A Remote Control, Swing Wing F-14

Anyone can build a remote control airplane with a sheet of foam, some glue, and a handful of servos. Building an F-14, complete with the swing wing mechanism? [Thomas] found built one that’ll take you right into the danger zone.

This was [Thomas]’ first go at scratch building a RC airplane, and wanted a lot of electronics inside. His choice of airframe was the venerable F-14 Tomcat, complete with wings that swing out for landing and swing in for high-speed flight. This isn’t just taking off-the-shelf receivers and putting them in a fancy airframe, either: [Thomas\ is reading the PWM signals from the receiver with a small electronics board, mixing the elevons with his own code, and implementing an auto stabilization system with an accelerometer.

Most of the work on the airframe was done by [Maybz] over on the RCGroups forums. That’s an impressive thread spanning seven years of posts. [Thomas] doesn’t see his F-14 as an end goal, though: he’s using this as a stepping stone to learn about building unstable planes for a more complex UAV.

Videos below, with a warning to headphone users.

19 thoughts on “A Remote Control, Swing Wing F-14

  1. I have a hard time telling from the guncam footage if the platform is stable or if the pilot is giving a lot of input…

    The hacker mentions dirigibles in one of the comments on the project page. They could potentially be quiet enough not to be a bother when flying low, and controllable enough to be used indoors. I would love to know if hydrogen could be used in UAV-scale airships.

    1. I would say both :D
      It is the very first RC-Plane I ever build and also the first one I ever flew, for a F14 this is not the best situation.
      On that day it was very windy too which caused some turbulences.

    2. Helium is probably easier, you can buy the tanks at the party store. Hydrogen is easy enough to make too, but somewhat messy. Whether either “works” would require a calculation of buoyancy from your dirigible envelope and the weight of the aircraft. It could be a semi-buoyant dirigible though, with a lifting body shape or copter blades for lift, like a multi-copter with the dirigible. Might get blown around a lot outdoors though. There are lots of designs for small indoor blimps that are filled with helium.
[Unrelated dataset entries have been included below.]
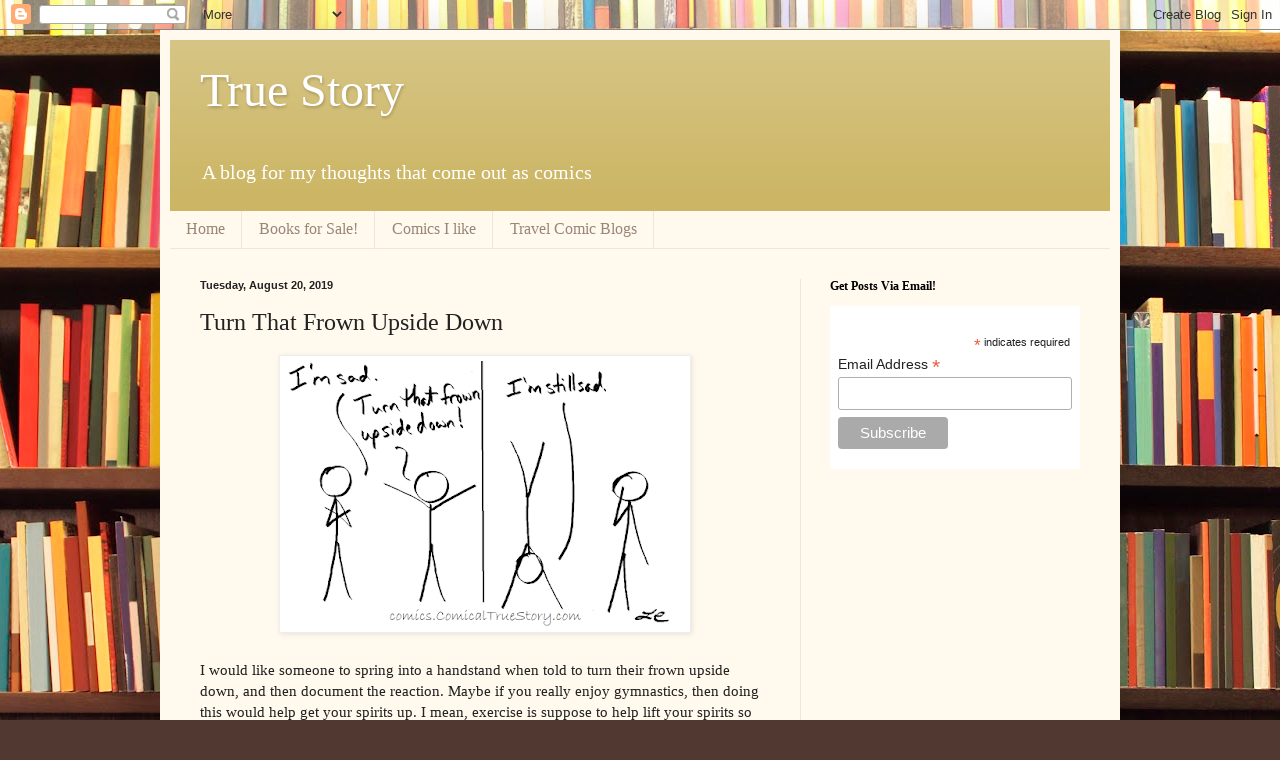

--- FILE ---
content_type: text/html; charset=utf-8
request_url: https://www.google.com/recaptcha/api2/aframe
body_size: 268
content:
<!DOCTYPE HTML><html><head><meta http-equiv="content-type" content="text/html; charset=UTF-8"></head><body><script nonce="zMTJZ2E1QE5xmz-BKlBacw">/** Anti-fraud and anti-abuse applications only. See google.com/recaptcha */ try{var clients={'sodar':'https://pagead2.googlesyndication.com/pagead/sodar?'};window.addEventListener("message",function(a){try{if(a.source===window.parent){var b=JSON.parse(a.data);var c=clients[b['id']];if(c){var d=document.createElement('img');d.src=c+b['params']+'&rc='+(localStorage.getItem("rc::a")?sessionStorage.getItem("rc::b"):"");window.document.body.appendChild(d);sessionStorage.setItem("rc::e",parseInt(sessionStorage.getItem("rc::e")||0)+1);localStorage.setItem("rc::h",'1768988605692');}}}catch(b){}});window.parent.postMessage("_grecaptcha_ready", "*");}catch(b){}</script></body></html>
  2. why is this here? really. there’s way much more interesting things in rcgroups forum than this piece of shit.
    all he did differently was to remote control a swing wing. it’s not rocket science. how hard is that?! it’s not a hack whatsoever. not worthy to be here. slow day at hackaday office? please avoid spam. if you don’t have interesting things to post, then don’t. readers appreciate. a lot.

    1. In case someone is reading this and doesn’t realize it – Pedro is just a troll. [Thomas] not only built the mechanical swing wing system, but the the ARM processor based stabilizer which helps him fly the plane. It’s great work!

      1. The second best way to handle it is to see a whole stack of comments telling the troll that what they think doesn’t matter. When they have editorial control they can post what they like. If they don’t like it they are under no requirement to read it :-)

        And yes. The plane is cool. Kudos :-)

        Ignoring the trolls can be demoralising for the person, so the best form of defense can be an offense.

      2. Hey guys,
        thanks for the nice words!

        I think he is not completely wrong:
        – there is a LOT of interesting stuff going on in RC forums
        – Its my first plane so it is not very advanced or good
        – Its not rocket science and the swing wing is nothing I invented

        BUT:
        It’s the first of its kind on hackaday (and of course as it is hackaday it comes with some hacks). If this article is encouraging a few people to have a look into the RC forums and maybe build their own Foamie/plane whatsoever then it is not nonsense to post a article like that but a success.

  3. Can you remake your video of the self-stabilizer feature? It is difficult to get any sense of it’s functionality from your current movie. Perhaps get a tripod for your camera and move the jet around more slowly so we can see the control surfaces reacting to the input.

    This is a very interesting project. I’d be fascinated to know what happens to your flight characteristics if you were to put a tiny lead weight in each of the wing-tips. I think this might dampen some of the high frequency roll jitter and also make it feel like a more realistic swing-wing jet. Maybe use a few (3 or 4) air-gun pellets in the tip of each wing to add a bit of rotational intertia.

    Great build and I like your light-weight FPV setup, works well.